I tuned in for some Keanu, and what I got was a weird, perverted story that was akin to watching a middle-aged dad trying to awkwardly find common ground in conversation with teenagers (which does actually happen in this movie, but the whole first half of the film has that vibe). From Eli Roth, the man who bought us Hostel and The House with a Clock in Its Walls, Knock Knock sees devoted family man Keanu Reeves offer two young girls shelter after they’re caught in a storm, and when it comes down to it, really does not try hard enough to reject their advances. Having potentially ruined his marriage, Reeves’ character finds that he can’t get rid of his unwanted guests, who proceed to torture him in unconventional ways. To the film’s credit, I rarely could anticipate where it was headed.

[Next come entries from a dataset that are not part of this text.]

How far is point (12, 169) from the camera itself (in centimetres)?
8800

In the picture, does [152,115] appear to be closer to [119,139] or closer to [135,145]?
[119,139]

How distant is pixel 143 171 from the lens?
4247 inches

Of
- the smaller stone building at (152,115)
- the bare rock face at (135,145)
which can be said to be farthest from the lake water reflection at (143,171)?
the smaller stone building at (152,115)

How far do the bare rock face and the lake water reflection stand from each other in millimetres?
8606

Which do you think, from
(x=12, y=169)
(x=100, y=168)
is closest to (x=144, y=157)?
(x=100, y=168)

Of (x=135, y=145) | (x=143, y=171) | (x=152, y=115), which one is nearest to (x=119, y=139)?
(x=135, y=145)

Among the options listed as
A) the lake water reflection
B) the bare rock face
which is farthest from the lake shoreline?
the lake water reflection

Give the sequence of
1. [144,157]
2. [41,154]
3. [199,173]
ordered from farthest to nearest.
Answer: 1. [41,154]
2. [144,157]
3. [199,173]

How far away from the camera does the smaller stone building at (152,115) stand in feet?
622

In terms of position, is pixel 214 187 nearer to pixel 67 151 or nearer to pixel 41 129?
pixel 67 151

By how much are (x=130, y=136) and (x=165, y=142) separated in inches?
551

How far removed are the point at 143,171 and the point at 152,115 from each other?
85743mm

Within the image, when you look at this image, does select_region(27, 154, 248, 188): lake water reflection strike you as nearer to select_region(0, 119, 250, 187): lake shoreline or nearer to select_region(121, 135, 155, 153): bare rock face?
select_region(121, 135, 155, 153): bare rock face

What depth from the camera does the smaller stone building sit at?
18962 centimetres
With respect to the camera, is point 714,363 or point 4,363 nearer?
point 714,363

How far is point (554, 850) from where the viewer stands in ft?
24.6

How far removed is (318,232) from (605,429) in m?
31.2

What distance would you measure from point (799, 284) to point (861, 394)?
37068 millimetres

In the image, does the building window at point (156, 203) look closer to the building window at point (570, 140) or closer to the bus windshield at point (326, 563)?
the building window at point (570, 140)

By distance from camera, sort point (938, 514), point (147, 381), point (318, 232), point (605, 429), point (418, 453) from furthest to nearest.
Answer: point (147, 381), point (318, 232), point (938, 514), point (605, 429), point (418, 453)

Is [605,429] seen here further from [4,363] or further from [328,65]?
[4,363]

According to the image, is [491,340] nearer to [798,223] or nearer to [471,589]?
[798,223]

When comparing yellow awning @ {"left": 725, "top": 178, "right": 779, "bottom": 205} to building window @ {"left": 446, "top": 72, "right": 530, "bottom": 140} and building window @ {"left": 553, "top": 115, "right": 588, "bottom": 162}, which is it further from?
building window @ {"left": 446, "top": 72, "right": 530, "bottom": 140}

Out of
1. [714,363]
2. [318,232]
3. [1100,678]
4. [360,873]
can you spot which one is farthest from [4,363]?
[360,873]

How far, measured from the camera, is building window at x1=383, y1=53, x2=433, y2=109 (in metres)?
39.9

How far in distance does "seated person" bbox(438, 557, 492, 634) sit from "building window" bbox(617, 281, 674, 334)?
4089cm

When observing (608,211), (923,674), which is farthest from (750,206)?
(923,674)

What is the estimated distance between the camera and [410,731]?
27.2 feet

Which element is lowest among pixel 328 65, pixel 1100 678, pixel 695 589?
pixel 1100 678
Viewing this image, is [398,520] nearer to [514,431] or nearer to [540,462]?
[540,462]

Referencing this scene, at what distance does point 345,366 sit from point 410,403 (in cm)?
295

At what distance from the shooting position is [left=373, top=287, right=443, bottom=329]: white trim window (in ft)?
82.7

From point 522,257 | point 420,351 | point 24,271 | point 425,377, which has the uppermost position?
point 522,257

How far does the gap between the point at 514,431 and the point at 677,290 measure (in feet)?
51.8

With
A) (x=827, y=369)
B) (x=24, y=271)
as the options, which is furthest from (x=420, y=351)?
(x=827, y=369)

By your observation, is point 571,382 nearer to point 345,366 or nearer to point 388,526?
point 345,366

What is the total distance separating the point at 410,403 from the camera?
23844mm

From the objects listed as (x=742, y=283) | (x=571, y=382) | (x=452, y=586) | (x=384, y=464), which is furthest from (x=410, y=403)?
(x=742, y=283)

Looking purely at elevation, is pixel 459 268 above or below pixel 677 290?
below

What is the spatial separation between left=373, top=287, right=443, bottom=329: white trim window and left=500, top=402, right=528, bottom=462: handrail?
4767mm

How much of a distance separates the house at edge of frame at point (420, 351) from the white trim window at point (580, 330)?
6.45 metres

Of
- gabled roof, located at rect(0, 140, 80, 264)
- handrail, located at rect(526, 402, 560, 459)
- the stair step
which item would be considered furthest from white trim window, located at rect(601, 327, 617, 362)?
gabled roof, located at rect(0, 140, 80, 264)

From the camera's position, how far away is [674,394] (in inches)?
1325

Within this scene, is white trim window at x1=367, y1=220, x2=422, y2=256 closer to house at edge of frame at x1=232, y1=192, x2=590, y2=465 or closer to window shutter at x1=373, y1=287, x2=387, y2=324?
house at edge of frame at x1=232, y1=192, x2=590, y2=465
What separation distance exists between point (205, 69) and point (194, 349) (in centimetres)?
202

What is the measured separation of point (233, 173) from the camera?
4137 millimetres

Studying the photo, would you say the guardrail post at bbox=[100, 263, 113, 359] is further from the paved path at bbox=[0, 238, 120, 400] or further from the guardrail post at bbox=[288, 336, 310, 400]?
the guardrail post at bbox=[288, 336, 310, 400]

But between Keanu’s weird line delivery and that aforementioned perverted feel, I’m not sure the surprises were worth it.

Scare Rating: 1/5
Gore Rating: 1/5

 

Wind Chill (2007)

The final film of this segment, Wind Chill sees two college students, played by Emily Blunt and Ashton Holmes, car share back to Delaware, only to be caught in a crash and stranded in a snowy wilderness. Their secrets start to cause friction between the pair, which is in turn amplified by the presence of the various ghosts who previously faced similar situations. While a fairly average movie, I did find myself rooting for their survival, but think the film would have worked better without a supernatural element; just two students facing off against the elements. Although I suppose then it may not actually be a horror film. To be honest with you, watching this film just made me want to rewatch The Grey.

But there’s still eight more horror films to go, so Liam Neeson fighting wolves will have to wait.